The U.S. Navy is looking for a few good... drones.
We've already told you about DARPA's plan to develop a midsize naval drone capable of landing on and launching from warships as small as naval frigates. But the Navy operates boats even smaller than those -- coastal patrol and riverine boats, for example -- and those boats could also use some eyes in the sky. (And in any case, the drone being tested for use on frigates, Northrop Grumman's TERN, isn't yet in production.)
So, as Naval-Technology.com reported earlier this week, the Navy has begun testing a new drone from small drone specialist AeroVironment (AVAV 1.29%) that can be put into operation today. Dubbed the RQ-20B Puma AE, it's a "block 2" upgrade of AeroVironment's 14-pound Puma AE ("AE" designates all-environment, meaning it's rated for use at sea). Battery-powered, Puma boasts more than 3.5 hours of flight endurance and a range of nine miles. Measuring 4.6 feet by 9.2 feet (length and wingspan), it can be launched by hand or off a rail, and it can either be operated remotely or fly autonomously using GPS for navigation, spying out targets and transmitting data wirelessly back to the mother ship.
In short, it's one good option the Navy can use to outfit its smaller boats -- and in fact, earlier versions are already in use by U.S. Special Operations Command and the U.S. Navy Expeditionary Combat Command Coastal Riverine Force, as well as the Marine Corps, Army, and various foreign militaries. But it's not the only option.
Meet the competition
The same week the Navy revealed its testing of AeroVironment's Puma, a rival drone maker -- Israel's Elbit Systems (ESLT 0.03%) -- announced the availability of its own new small drone for the naval market.
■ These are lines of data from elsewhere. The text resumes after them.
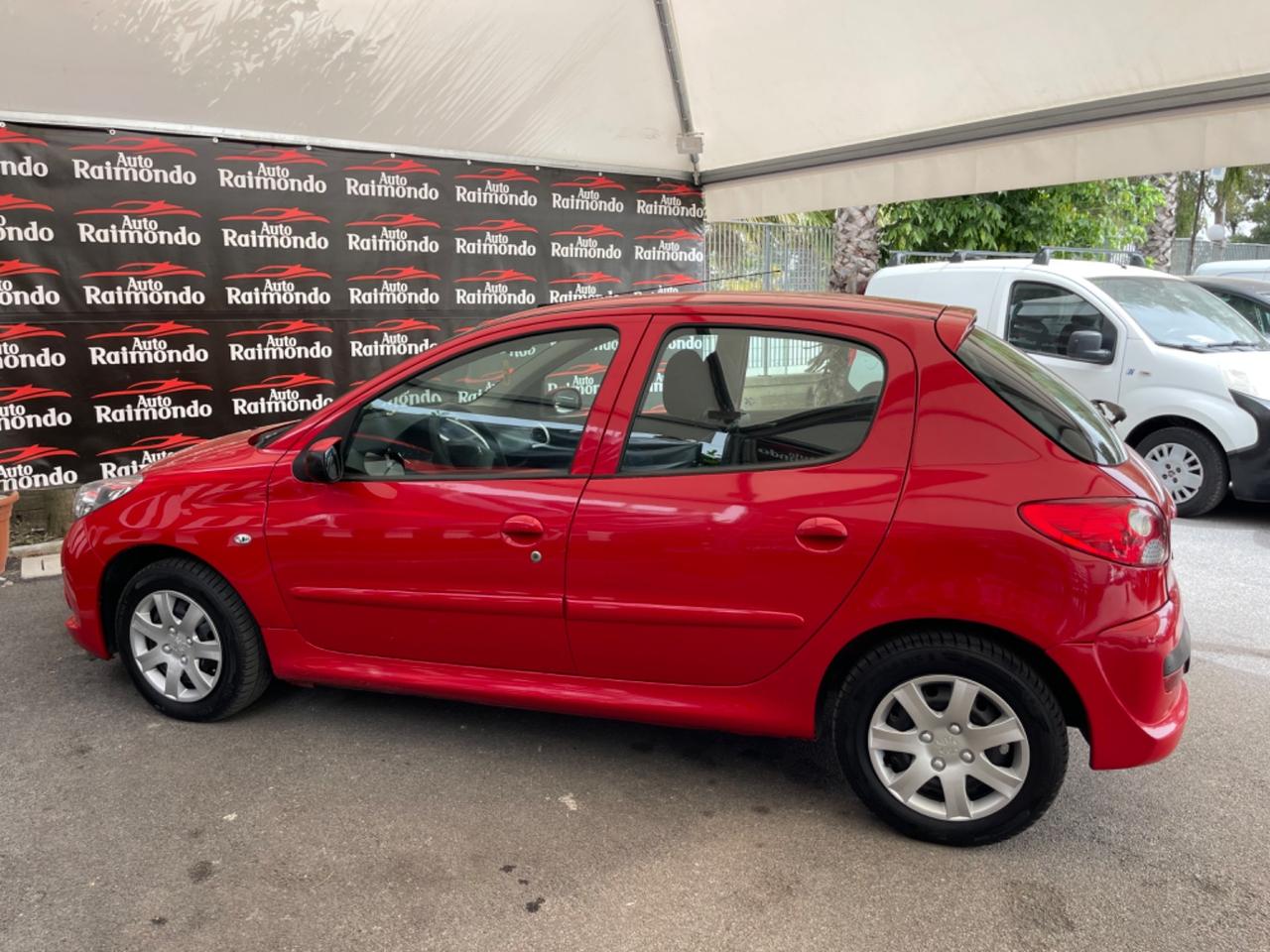 Peugeot 206 Plus 1.4 HDi 70CV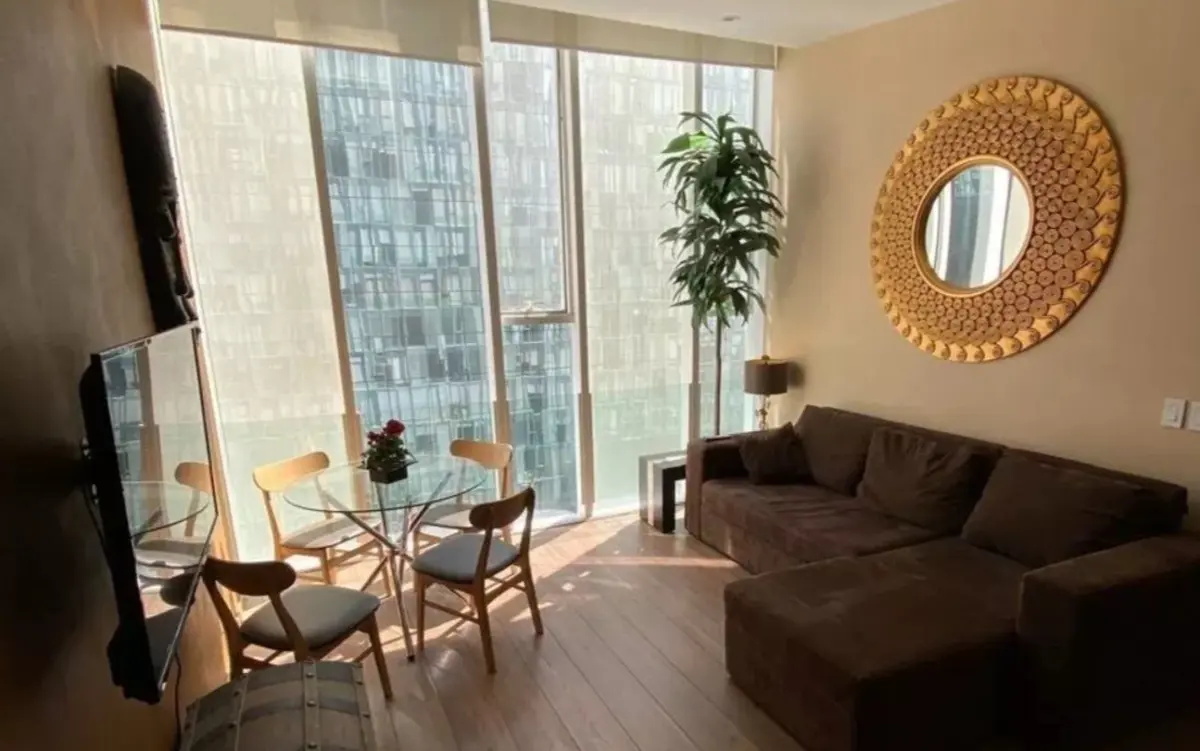 Departamento en venta en Ampliación Granada, Miguel Hidalgo — foto 1 de 13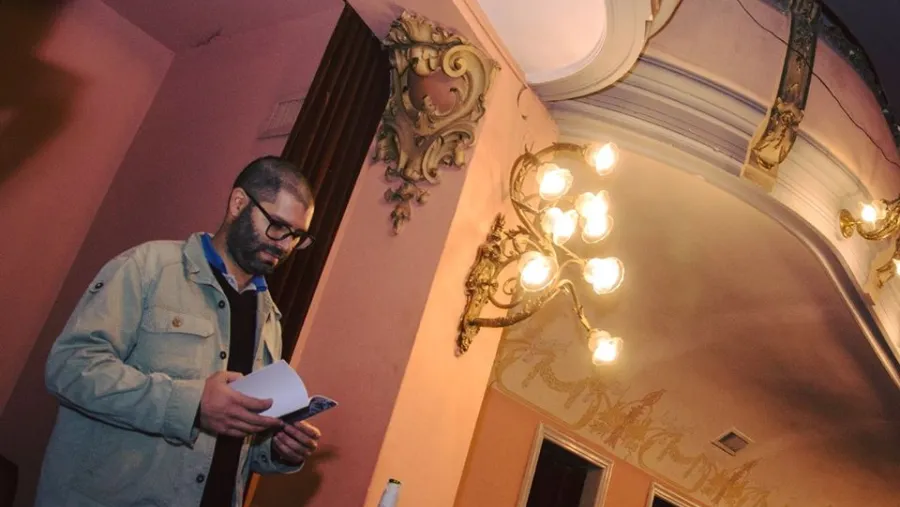 "Palabras en Escena" presenta "Pasiones"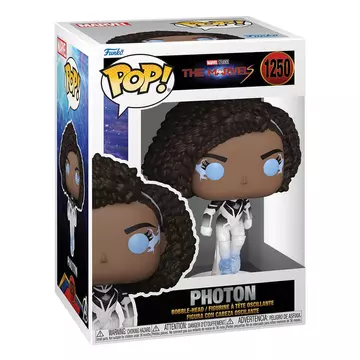 The Marvels Funko POP! Figura Photon 9 cm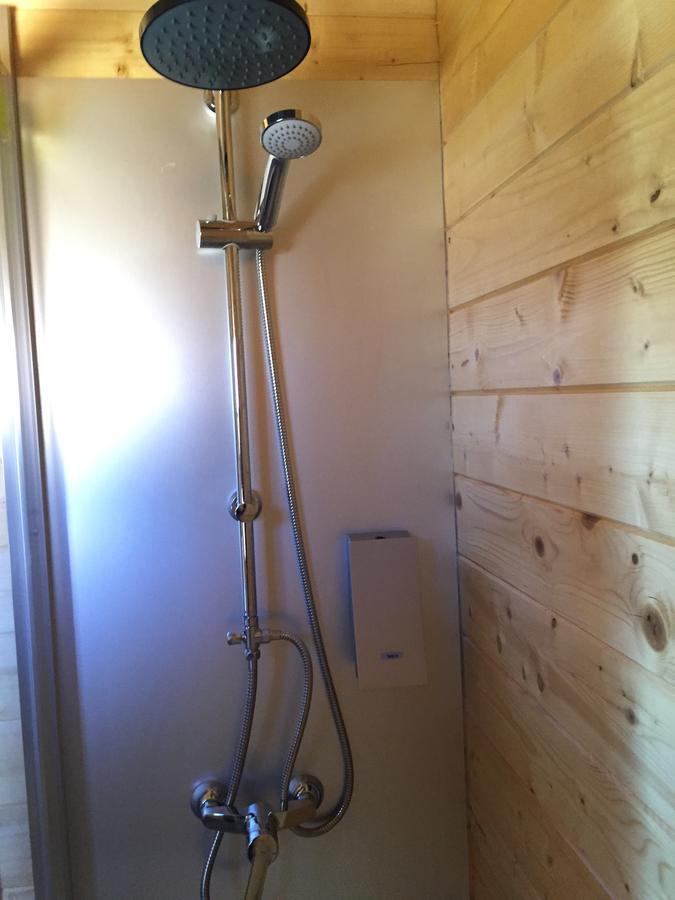 Cabanas Madarsu Vigo de Sanabria Екстер'єр фото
Elbit says it designed its Skylark C drone based on its successful Skylark 1 drone, which has also enjoyed some success internationally. In contrast to Skylark 1, though, Skylark C is designed specifically for maritime operations. Elbit doesn't reveal the exact specifications for Skylark C on its website, but assuming it's roughly similar to Skylark 1, it's... very similar to what AeroVironment is offering. For example, it weighs 16.5 pounds, and flies for three hours. The main difference is that Elbit says its Skylark can operate over ranges as far as 24 miles -- nearly three times the Puma's range.
And, Elbit says, once back at base (recovered either by flying into a net or parachuting into the water), Skylark can have its batteries swapped out and be readied to fly again in just 15 minutes!
Which drone will the Navy end up buying? That will probably come down to a weighing of costs against benefits.
AeroVironment's Puma costs $250,000 for a complete "system," including ground controller and three drones. That's about 7.5% of the cost of a coastal fast patrol boat for a significant upgrade in capability. Elbit's Skylark 1's are a little bit pricier -- perhaps $300,000 per system, but as mentioned above, with an even bigger boost to range.
What's of perhaps even greater importance to investors, though, is what a small drone contract would mean for the stocks of the two drone makers. AeroVironment, with just $264 million in annual revenue, would get a much bigger boost from a Navy contract than would Elbit, which, according to S&P Global Market Intelligence, booked $3.1 billion in business last year.
If you're betting on a stock to get a big boost from a contract, then, AeroVironment is the better bet.